4- Pistes de recherche

Pour mettre en évidence nos hypothèses, le plan de notre recherche qui se donne pour principal objet d'élaborer la nature et la spécificité de la médiation de la guerre, s'articule autour de cinq points.

Dans un premier temps, il conviendra d'examiner le phénomène de la guerre, dans ce qui le caractérise comme une violence collective, et son rapport avec la communication en général, les médias en particulier, afin de le mettre en perspective avec la crise ivoirienne qui constitue notre étude de cas. (Première partie)

Dans un second temps, nous examinerons, à travers l’approche épistémologique et théorique du concept de l’ethnicité, la formation particulière des identités dans la guerre. La guerre en faisant disparaître les repères et le sens des pratiques symboliques constitutives de la sociabilité, construit entre les acteurs politiques et institutionnels une forme de reconnaissance négative qui les institue les uns contre les autres. La guerre en Côte d’Ivoire et la construction identitaire qui la caractérise montrent ainsi deux champs de rationalité qui la rendent intelligible. D’une part, elle est un événement identitaire, elle se pense comme un événement inscrit dans l’évolution et dans l’histoire des identités et des sociabilités. D’autre part, elle est un événement guerrier : elle se pense comme un événement inscrit, à la fois dans le passé, le présent et dans le réel des ethnies auxquelles il est imposé, pour qui il représente une destruction des espaces et des habitants. L’étude des identités montre que la double signification de la guerre engage, ainsi, une logique de l’événement, fondée sur l’articulation entre, d’un côté, les espaces et les territorialités et, de l’autre, les appartenances et les sociabilités. (Deuxième partie)

Nous nous attacherons aussi à l'analyse de la « mise en média » de l'événement, en l'occurrence, la crise ivoirienne. Les médias sous toutes leurs formes, vont donner leurs significations politiques aux événements liés à la guerre qui, dans la succession de leurs représentations, forment la trame narrative du conflit. Ce sont les représentations que donnent les médias, en interprétant, construisant la signification, en élaborant la mise en scène, qui vont véritablement faire de la guerre un objet d'information, et, ainsi, en l’inscrivant dans les formes du langage, la rendre interprétable: c'est à partir du moment où elle est mise en mots et en images, inscrite dans le langage, que l'on peut donner à la guerre la consistance interprétable d'un système symbolique de représentations. Cette partie intitulée « les lieux et les événements », nous permettra de montrer que la guerre n'est pas analysée comme n'importe quel événement et qu'elle fait l'objet, dans les médias, d'une représentation particulière, fondée sur deux éléments majeurs.
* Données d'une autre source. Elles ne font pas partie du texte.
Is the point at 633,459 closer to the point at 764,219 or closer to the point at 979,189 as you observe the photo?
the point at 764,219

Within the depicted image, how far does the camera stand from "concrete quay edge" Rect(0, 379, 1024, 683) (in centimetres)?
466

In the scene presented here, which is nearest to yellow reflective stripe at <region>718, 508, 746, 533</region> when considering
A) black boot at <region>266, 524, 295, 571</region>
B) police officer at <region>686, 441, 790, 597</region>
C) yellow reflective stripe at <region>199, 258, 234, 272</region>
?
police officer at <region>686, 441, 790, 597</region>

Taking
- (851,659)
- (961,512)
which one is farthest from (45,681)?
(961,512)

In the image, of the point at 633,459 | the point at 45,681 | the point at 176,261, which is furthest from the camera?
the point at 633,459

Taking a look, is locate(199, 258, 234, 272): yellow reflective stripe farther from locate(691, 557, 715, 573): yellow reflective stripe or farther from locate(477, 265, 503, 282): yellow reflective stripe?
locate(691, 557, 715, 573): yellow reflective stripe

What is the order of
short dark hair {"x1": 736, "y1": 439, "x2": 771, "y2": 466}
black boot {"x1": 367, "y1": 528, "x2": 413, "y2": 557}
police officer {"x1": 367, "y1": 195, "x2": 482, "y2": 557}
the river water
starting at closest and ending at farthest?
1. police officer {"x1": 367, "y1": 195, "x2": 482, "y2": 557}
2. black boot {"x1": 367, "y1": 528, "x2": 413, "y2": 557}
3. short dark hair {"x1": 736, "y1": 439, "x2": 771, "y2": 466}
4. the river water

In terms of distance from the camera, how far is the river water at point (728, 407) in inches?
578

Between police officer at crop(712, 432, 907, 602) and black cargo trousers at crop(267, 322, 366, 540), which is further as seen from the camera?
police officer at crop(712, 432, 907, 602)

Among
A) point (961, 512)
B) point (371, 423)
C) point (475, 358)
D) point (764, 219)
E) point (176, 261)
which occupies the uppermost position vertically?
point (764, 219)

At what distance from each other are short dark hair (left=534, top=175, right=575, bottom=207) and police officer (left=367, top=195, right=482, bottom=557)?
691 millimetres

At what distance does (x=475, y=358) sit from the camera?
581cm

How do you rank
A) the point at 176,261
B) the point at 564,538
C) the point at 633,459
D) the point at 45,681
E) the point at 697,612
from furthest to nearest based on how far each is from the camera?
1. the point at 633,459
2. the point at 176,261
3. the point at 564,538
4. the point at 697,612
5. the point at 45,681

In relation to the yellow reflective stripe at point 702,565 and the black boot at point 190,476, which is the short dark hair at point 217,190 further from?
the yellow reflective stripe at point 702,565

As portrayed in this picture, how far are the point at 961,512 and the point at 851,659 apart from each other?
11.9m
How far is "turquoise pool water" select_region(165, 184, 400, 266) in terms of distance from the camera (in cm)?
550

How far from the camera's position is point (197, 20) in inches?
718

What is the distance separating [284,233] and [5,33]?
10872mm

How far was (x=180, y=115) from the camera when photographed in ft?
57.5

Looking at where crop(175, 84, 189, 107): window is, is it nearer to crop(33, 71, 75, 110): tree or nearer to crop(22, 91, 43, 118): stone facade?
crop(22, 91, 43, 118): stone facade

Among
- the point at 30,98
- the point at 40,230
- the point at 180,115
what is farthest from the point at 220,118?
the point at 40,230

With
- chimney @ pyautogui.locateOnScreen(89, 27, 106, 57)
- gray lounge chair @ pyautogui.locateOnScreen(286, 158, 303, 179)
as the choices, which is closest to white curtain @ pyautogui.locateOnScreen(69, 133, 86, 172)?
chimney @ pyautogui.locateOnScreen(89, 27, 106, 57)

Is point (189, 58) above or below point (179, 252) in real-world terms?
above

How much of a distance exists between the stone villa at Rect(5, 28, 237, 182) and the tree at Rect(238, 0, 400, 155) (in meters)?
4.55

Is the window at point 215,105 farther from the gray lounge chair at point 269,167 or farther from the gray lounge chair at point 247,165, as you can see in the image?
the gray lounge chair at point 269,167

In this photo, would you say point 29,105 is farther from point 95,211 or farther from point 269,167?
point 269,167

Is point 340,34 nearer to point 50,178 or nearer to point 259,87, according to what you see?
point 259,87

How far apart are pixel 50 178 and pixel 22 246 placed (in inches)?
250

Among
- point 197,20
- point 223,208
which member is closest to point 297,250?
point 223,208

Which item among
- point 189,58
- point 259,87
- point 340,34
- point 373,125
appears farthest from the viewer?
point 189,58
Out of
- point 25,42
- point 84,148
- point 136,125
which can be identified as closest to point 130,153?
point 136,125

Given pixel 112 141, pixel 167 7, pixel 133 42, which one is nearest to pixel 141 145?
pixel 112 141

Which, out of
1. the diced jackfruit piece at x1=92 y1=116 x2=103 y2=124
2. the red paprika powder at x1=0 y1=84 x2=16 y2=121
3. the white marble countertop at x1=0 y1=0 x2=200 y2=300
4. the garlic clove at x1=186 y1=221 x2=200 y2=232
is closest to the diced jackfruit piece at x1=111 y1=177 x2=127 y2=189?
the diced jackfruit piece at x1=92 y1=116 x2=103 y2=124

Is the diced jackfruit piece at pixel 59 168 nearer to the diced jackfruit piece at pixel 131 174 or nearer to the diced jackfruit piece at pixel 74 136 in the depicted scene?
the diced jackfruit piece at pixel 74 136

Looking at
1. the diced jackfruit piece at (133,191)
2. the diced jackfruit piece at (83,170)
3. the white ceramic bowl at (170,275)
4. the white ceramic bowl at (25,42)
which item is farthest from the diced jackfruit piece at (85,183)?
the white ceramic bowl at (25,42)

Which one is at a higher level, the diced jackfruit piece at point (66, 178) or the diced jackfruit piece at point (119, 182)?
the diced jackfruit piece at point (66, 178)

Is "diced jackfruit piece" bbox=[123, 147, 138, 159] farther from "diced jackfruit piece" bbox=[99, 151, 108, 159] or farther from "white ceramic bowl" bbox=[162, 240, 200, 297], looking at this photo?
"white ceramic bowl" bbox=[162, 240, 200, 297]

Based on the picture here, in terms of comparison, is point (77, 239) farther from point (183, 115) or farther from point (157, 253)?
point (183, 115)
Le premier élément est l'inscription dans le temps d'une succession d'événements: la guerre est comme une longue séquence d'événements successifs discontinus, dont la signification globale est donnée par son évolution. Le deuxième élément est la restructuration de l'espace: la guerre refonde les frontières, en les déplaçant et en configurant de façon nouvelle les situations et les positions des belligérants, ainsi que l’étendue des territoires. L'événementialité politique de la guerre réside dans cette fondation d'un espace politique nouveau. (Troisième partie).
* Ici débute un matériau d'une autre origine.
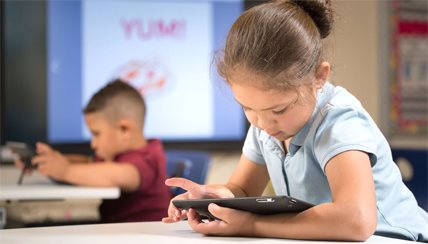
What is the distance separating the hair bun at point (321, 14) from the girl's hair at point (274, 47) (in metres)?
0.05

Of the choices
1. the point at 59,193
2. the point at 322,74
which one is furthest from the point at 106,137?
the point at 322,74

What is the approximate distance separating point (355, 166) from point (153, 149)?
1684 mm

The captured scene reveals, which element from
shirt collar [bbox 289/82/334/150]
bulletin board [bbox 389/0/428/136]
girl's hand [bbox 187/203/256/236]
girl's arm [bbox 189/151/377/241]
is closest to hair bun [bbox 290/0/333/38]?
shirt collar [bbox 289/82/334/150]

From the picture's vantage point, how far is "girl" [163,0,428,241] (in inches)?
52.2

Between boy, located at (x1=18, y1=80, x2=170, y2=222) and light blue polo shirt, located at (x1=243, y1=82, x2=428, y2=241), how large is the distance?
1.30 meters

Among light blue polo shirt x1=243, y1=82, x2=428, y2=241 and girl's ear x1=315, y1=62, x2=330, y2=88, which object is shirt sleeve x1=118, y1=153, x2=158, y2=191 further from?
girl's ear x1=315, y1=62, x2=330, y2=88

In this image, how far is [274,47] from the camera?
4.63ft

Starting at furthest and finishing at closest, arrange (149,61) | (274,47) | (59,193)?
(149,61) < (59,193) < (274,47)

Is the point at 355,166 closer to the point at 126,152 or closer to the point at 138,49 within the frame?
the point at 126,152

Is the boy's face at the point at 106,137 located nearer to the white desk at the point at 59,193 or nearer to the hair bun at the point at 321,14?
the white desk at the point at 59,193

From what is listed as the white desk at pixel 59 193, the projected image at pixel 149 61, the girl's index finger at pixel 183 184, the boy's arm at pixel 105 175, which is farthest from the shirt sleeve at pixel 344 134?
the projected image at pixel 149 61

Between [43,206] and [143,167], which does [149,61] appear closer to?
[43,206]

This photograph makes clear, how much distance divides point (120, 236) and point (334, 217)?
359mm

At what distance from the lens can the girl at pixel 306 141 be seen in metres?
1.33
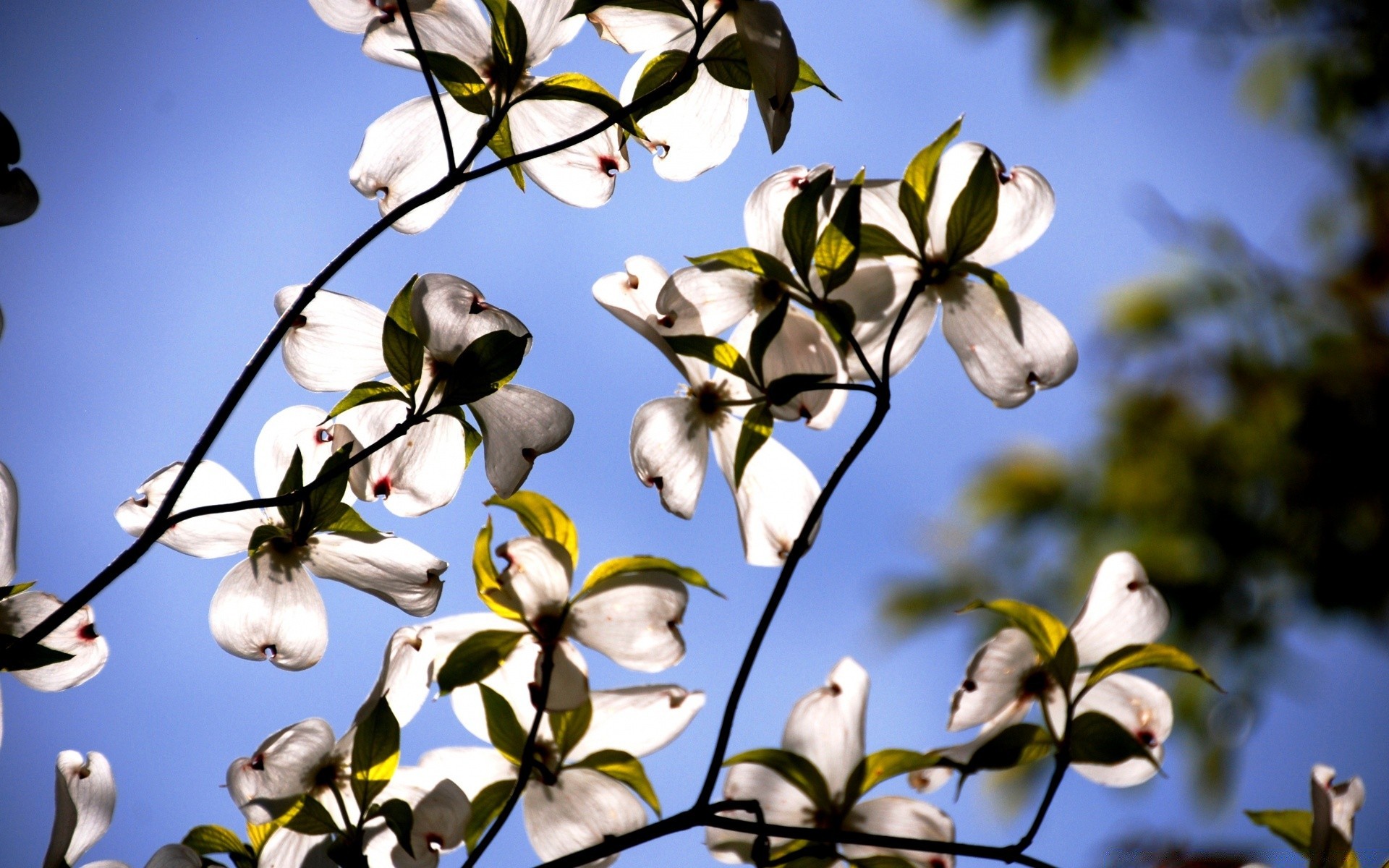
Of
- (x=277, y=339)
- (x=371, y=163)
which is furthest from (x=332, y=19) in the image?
(x=277, y=339)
De même, les médias montrent à l’œuvre les acteurs (civils, militaires, politiques) de la guerre. Ce n'est pas seulement par le récit des événements et des activités de l'espace politique du conflit que les médias permettent à leurs lecteurs de construire leur opinion, c'est aussi par la mise en scène de la représentation même des acteurs de la guerre, qui, en acquérant une visibilité dans les médias, deviennent, de ce fait, de véritables identités par rapport auxquelles, il est possible de se situer. Ici la représentation photographique et caricaturale structure la guerre et ses acteurs, en leur donnant des formes, des portraits: en leur donnant la consistance de personnages auxquels il est possible de s'identifier. La représentation de la guerre nous émeut en montrant la violence et son cortège de souffrances, de morts et construit par conséquent les acteurs en représentant les acteurs politiques, militaires ou civils sous une forme de reconnaissance négative qui les institue les uns contre les autres. Par ailleurs, cette représentation de la guerre nous implique en nous émouvant. Dès lors, c'est cette émotion ou cette implication des lecteurs qui représente la mise en oeuvre de l'articulation du politique dans les médias. (Quatrième partie)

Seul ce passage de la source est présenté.